Les partisans de l’amendement, majoritairement issus des courants évangéliques et pentecôtistes, estiment qu’une reconnaissance formelle du christianisme serait en mesure de favoriser le bien commun en luttant contre les fléaux de la violence, de la corruption et de l’ignorance : « Quand le christianisme sera pleinement reconnu par la Constitution, tout le monde se ralliera autour de cette nouvelle identité pour surmonter les divisions », estime un pasteur protestant dont les propos sont rapportés par le P. Licini.
Une vision que ne partage pas la hiérarchie catholique. Lors de la visite du pape François en septembre 2024, le cardinal John Ribat, premier cardinal papouasien, évoquant les violences du « Mercredi noir » de janvier 2024 qui avaient fait 22 morts, estimait que déclarer le pays « chrétien » ne résoudrait pas les problèmes structurels.
Dans le même temps, la Conférence épiscopale avait disqualifié le projet d’inscription dans la Constitution : « Alors que la Bible trône dans le Parlement depuis 2015 et que plus de 90% des Papouans se disent chrétiens, nous ne constatons aucune réduction de la corruption, de la violence, de l’anarchie ou des débats parlementaires offensants », écrivaient les prélats. On pourrait objecter qu’une telle inscription ne risque pas, a contrario, de faire augmenter les statistiques de la violence dans le pays…
Le P. Licini est plus sévère : il suggère que cette réforme pourrait exacerber les tensions entre confessions chrétiennes. Car c’est bien là où le bât blesse : les évangéliques et pentecôtistes, souvent plus militants, pourraient, selon le religieux, chercher à imposer leur vision très « engagée » du christianisme, au détriment d’une approche catholique actuelle qui a délaissé l’évangélisation, taxée de prosélytisme par le pensionnaire de Sainte-Marthe, pour se focaliser sur la justice sociale et le dialogue interreligieux.

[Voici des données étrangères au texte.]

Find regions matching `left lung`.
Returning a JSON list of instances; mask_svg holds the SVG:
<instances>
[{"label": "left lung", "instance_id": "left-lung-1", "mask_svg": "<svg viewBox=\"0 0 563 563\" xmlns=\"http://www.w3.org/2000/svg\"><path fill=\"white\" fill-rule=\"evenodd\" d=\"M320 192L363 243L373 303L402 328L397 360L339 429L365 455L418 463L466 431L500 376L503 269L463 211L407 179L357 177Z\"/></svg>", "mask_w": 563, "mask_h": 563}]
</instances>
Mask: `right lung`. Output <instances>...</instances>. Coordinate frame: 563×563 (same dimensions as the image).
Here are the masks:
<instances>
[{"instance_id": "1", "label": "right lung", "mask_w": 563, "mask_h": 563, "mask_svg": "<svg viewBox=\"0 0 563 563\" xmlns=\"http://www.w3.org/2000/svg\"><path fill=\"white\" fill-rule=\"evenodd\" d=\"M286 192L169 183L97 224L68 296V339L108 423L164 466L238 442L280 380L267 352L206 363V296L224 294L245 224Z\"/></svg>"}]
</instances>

Une nouvelle manifestation du mirage conciliaire qui voulait voir à tout prix une source de progrès humain et religieux dans le fait de pousser les Etats à ne plus reconnaître la souveraine royauté du Christ. Quitte à se cantonner dans la fonction d’une ONG venant en aide aux plus démunis. Une tentation à laquelle le Christ a répondu tout au début du Carême, exhortant les fidèles à ne pas oublier que « l’homme ne vit pas seulement de pain mais de toute parole qui sort de la bouche de Dieu ».